■ **Your instructions**:
Answer these questions from the essay on a mother's place:
1. What are the writer and her husband unsure they are ready to handle?
2. According to research the writer has read, how do children with close bonds to stay-at-home mothers tend to turn out?
3. When does the writer feel something nudge inside her?

[Opening Quoted passage section]

ARA Mother's Place: At Home or At Work?
"Did I go to school all those years just to be buried in endless dishes, dirty laundry, diapers, and other household chores?" A stay-at-home mom struggles with her decision and learns how to glorify God through her role.Did I go to school all those years just to be buried in endless dishes, dirty laundry, diapers, and other household chores? Why do I sometimes feel embarrassed instead of being proud when I confess that I am a stay-at-home mom? What does the Bible say about a mother's role in the family? How can I live my life in a way that will glorify God the most?
"To work or not to work?" This has been a
constant debate in my mind recently, as another "bundle of joy"
soon arrives. My husband and I are excited to hold that tiny, wrinkly,
cuddly baby, to smell its milky scent, and to admire another wonderful
creation of God.
At the same time, we are not sure if we are ready to
handle the added financial responsibilities that come with this new life.
In addition, I sometimes ask myself, "Did I go to school all those
years just to be buried in endless dishes, dirty laundry, diapers, and
other household chores?"
Up until now, I thought I was sure that I had made the
right choice in becoming a stay-at-home mom. I have read research
suggesting that children who have close bonds with their stay-at-home
mothers (or fathers in rare cases) tend to grow up to become more
well-adjusted adults. I have witnessed how young children whose mothers
stay at home tend to be more obedient than children who go to daycare. I
myself have also reaped the fruits of joy and pride that come from staying
home with my firstborn.
Yet something nudges inside me once in a while,
particularly when I hear how "successful" some of my former
college friends are, making me question, "Is this what life is all
about?" They have respectable professions and seemingly happy
families. Why do I sometimes feel embarrassed instead of being proud when
I confess that I am a stay-at-home mom?

[Closing Quoted passage section]
[Opening Source data section]

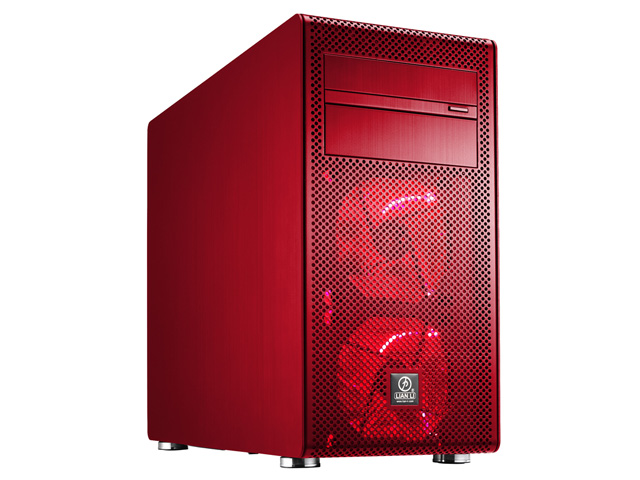 PC-V600FR [Red] �̐��i�摜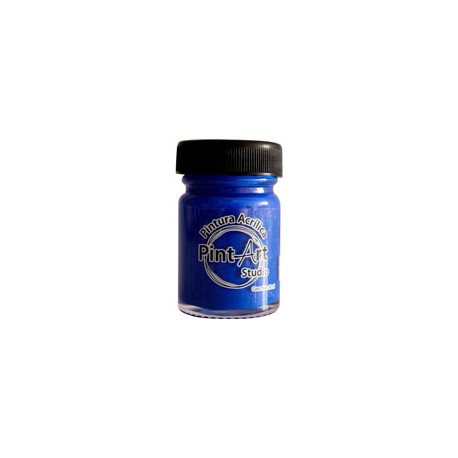 PINTURA ACRÍLICA PINTART MATE DE 30 ML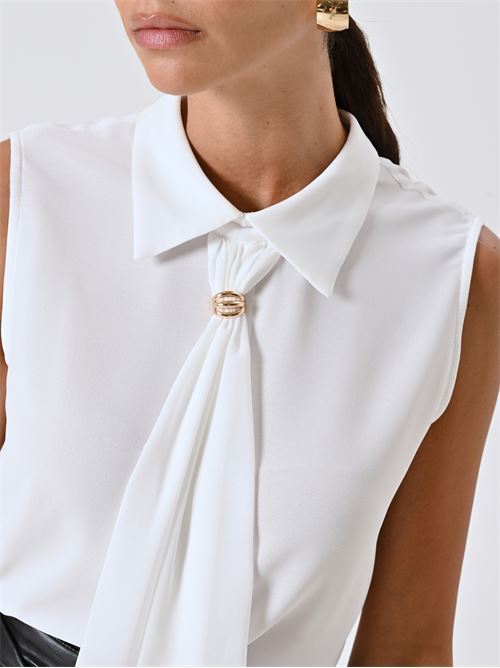 BACI CEDRI-B Canotta/Top RINASCIMENTO | CFC0124909003/B036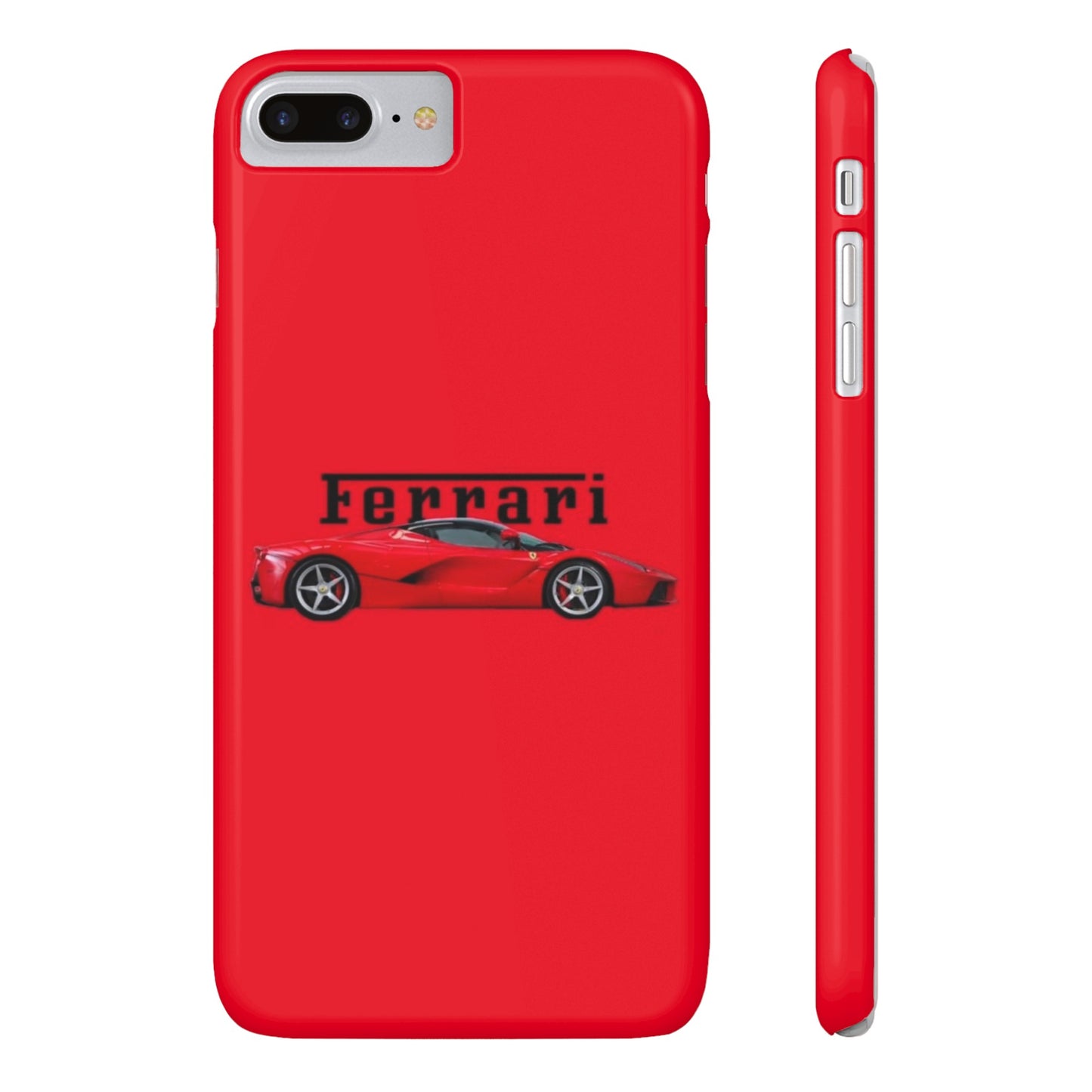 LAFERRARI Slim Phone Case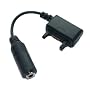 Sony Ericsson Headsetadapter Audioadapter Adapter Stereo Adapter Klinkenadapter Sony Ericsson C510 C 510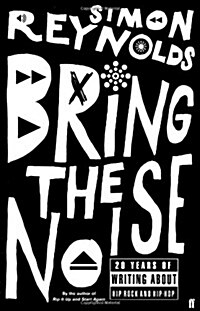 Bring the Noise (Paperback, Main)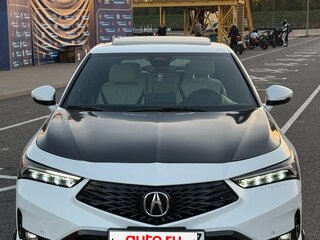 2023 Acura Integra IV, белый, 2100000 рублей, вид 2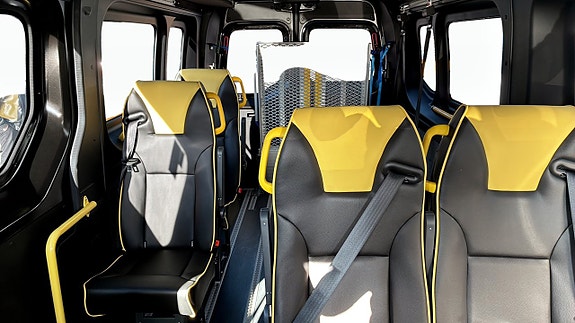 Renault Master 12 of 12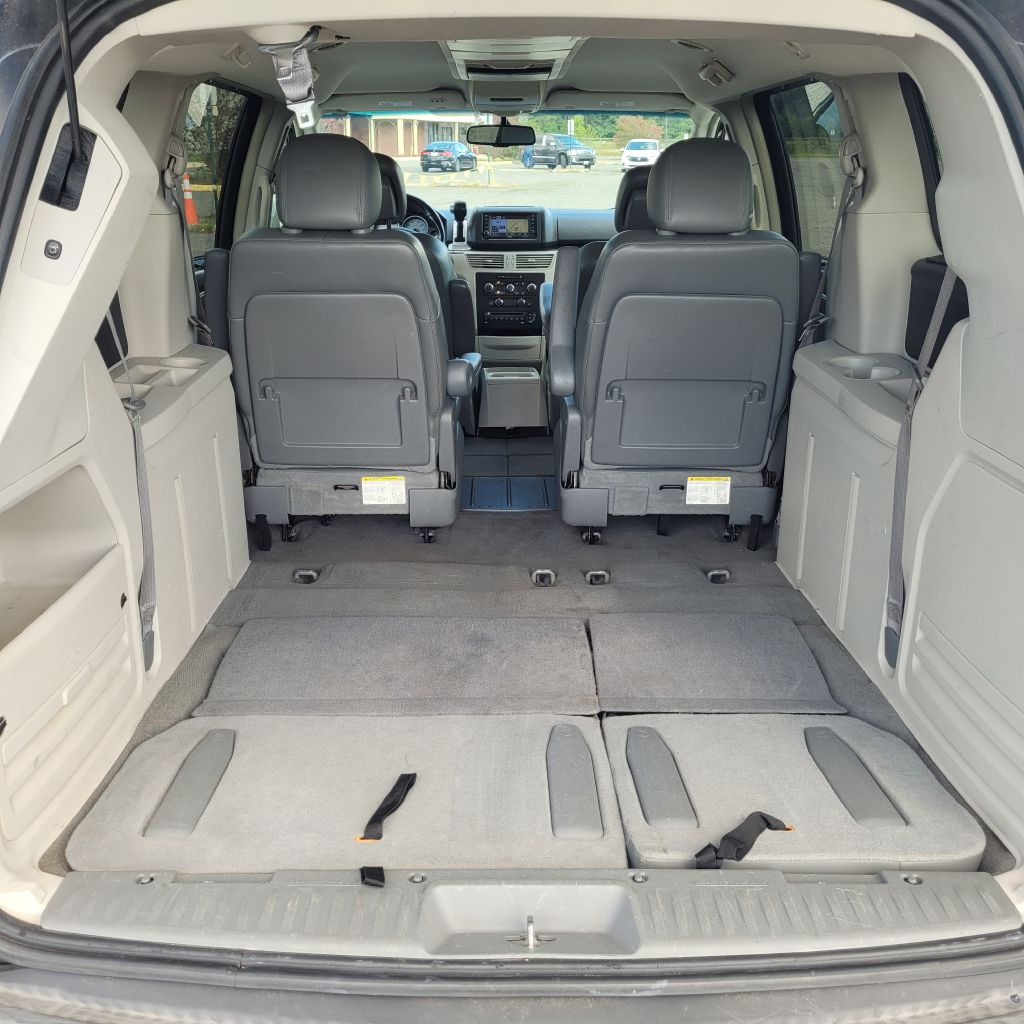 Photo 29 of this VOLKSWAGEN ROUTAN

[Closing Source data section]

■ **Result for this task**:
1. The added financial responsibilities that come with the new baby.
2. They tend to grow up to become more well-adjusted adults.
3. When she hears how "successful" some of her former college friends are.